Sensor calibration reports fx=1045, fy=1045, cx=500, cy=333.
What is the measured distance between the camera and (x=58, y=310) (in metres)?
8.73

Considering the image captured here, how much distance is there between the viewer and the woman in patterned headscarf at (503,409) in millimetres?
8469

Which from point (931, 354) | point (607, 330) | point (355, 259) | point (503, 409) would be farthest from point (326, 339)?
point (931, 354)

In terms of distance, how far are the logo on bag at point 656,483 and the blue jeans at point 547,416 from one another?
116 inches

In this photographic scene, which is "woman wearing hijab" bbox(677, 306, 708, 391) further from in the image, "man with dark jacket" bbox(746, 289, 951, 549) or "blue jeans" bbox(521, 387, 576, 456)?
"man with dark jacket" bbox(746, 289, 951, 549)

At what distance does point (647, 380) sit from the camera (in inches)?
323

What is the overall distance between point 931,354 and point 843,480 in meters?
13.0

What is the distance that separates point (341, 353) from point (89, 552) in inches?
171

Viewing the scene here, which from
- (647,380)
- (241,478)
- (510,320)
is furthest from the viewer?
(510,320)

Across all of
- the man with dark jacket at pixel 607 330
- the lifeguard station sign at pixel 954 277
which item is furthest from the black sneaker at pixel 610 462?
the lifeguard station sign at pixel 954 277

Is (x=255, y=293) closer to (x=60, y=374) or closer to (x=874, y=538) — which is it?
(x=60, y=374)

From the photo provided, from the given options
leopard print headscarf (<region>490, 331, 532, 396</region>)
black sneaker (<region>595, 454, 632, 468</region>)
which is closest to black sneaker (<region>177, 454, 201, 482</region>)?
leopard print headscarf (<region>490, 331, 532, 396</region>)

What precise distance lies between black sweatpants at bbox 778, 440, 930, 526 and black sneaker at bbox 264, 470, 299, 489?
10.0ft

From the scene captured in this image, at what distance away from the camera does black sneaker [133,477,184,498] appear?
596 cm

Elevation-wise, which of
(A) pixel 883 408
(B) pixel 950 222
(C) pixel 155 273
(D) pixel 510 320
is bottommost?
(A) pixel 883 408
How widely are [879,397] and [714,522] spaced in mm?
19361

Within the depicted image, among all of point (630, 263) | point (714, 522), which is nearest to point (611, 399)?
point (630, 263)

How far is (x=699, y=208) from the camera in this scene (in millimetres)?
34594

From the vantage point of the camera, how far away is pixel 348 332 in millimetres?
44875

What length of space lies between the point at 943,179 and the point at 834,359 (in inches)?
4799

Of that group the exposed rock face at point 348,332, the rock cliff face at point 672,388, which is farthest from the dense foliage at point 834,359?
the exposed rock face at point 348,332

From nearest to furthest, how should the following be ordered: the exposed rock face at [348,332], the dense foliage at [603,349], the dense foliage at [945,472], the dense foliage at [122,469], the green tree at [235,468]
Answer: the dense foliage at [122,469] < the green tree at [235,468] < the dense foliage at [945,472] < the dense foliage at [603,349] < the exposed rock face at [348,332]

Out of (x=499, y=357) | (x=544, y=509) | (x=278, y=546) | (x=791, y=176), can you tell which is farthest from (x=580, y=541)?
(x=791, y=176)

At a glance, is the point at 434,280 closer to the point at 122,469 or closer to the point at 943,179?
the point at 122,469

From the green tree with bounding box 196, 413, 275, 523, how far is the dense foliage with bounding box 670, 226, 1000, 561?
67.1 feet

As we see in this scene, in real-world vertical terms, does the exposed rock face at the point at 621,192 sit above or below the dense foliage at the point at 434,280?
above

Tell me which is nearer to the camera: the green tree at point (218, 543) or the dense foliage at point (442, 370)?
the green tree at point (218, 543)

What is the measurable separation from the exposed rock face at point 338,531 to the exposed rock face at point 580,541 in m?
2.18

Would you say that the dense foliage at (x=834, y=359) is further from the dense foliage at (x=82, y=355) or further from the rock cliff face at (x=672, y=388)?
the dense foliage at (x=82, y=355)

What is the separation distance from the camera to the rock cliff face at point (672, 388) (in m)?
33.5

******************************

# Exercise description:
Pull out each line of the data above that contains the word "viewer", and copy those lines in full.

# Answer to this exercise:
Considering the image captured here, how much distance is there between the viewer and the woman in patterned headscarf at (503,409) in millimetres?
is furthest from the viewer?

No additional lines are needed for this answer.